There seems to be some confusion, however, whether the disorganization and fragmentation of the opposition movement can have positive effects. A recent blog-post in ForeignPolicy.com by Elizabeth O’Bagy argues that the movement’s characteristic fragmentation is what makes it so resilient – which should bode well for its supporters. Apparently, the Syrian opposition is employing what one could call the “Hamas Model” of the 1990s and 2000s: a strong and stable external leadership, with a vulnerable yet highly fluid internal leadership. But what O’Bagy views as “good” for the durability of the opposition movement in general, may only exacerbate the “bad” that comes from factional competition. High degrees of factional resiliency will only ensure that groups remain divided as each believes it can achieve its specific goals independently. In such a scenario we are bound to see deeper factional in-fighting and its toll on the Syrian public.
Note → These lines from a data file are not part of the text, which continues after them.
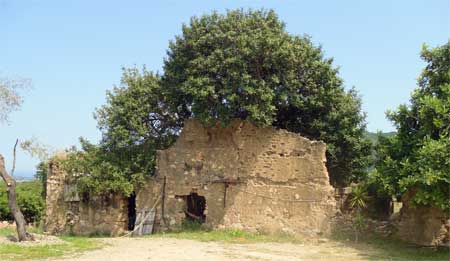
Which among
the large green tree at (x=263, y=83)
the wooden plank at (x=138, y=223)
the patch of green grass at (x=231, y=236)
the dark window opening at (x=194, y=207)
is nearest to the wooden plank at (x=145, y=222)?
the wooden plank at (x=138, y=223)

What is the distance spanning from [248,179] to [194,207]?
137 inches

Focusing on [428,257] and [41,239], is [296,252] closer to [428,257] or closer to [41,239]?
[428,257]

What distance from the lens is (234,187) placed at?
1814 cm

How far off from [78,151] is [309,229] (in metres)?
10.1

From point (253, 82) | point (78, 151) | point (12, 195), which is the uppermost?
point (253, 82)

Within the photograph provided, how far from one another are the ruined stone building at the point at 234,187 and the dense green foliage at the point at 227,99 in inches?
33.6

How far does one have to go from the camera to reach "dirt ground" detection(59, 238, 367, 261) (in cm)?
1240

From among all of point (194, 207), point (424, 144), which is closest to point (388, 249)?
Result: point (424, 144)

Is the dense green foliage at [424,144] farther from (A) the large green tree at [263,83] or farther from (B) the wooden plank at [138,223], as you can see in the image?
(B) the wooden plank at [138,223]

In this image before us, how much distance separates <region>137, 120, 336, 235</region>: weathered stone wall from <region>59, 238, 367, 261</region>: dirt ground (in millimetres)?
1667

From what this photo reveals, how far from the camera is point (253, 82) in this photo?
55.8 ft

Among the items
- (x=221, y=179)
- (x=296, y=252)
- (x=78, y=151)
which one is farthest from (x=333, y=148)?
(x=78, y=151)

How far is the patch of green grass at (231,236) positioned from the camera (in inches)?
643

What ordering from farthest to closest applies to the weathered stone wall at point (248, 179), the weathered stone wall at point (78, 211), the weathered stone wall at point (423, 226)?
the weathered stone wall at point (78, 211)
the weathered stone wall at point (248, 179)
the weathered stone wall at point (423, 226)
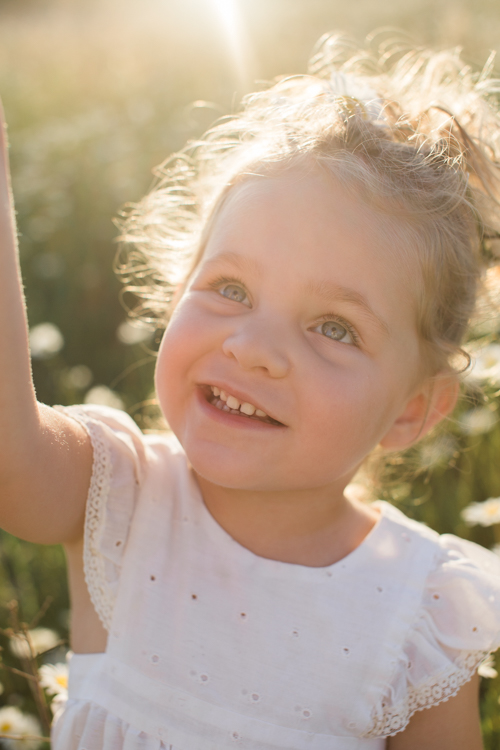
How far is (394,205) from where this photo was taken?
1116 mm

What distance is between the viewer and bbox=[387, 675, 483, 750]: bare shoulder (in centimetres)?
116

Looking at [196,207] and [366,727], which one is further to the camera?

This is not to say that “all is lost in Syria,” or that the Syrian civil war will reach Algerian proportions. Though the level of violence in Syria is already at dizzying heights, opportunities still exist to reverse the three exacerbating trends discussed above. First, the international backers of the FSA – including the US, Saudi Arabia, and Turkey – should make aid contingent on the group’s respect for the rights of combatants and non-combatants. While the Assad regime would be less likely to reciprocate the opposition’s unilateral restraint, it is likely to slow the aggregate spiral of human rights violations, as well as help ensure that the Syrian opposition can maintain whatever support it already holds. Second, the international community should do all it can to ensure the safety and security of foreign and domestic journalists within Syria. At some point, those responsible for human rights violations (on both sides) should be held accountable and the international community should work to ensure that those individuals remain identifiable over the course of the conflict. Finally, it is always possible that the Syrian opposition can be unified. Still, should the opposition succeed, a serious effort should be made to ensure that the coalition does not backslide into inter-factional fighting as it has in Libya.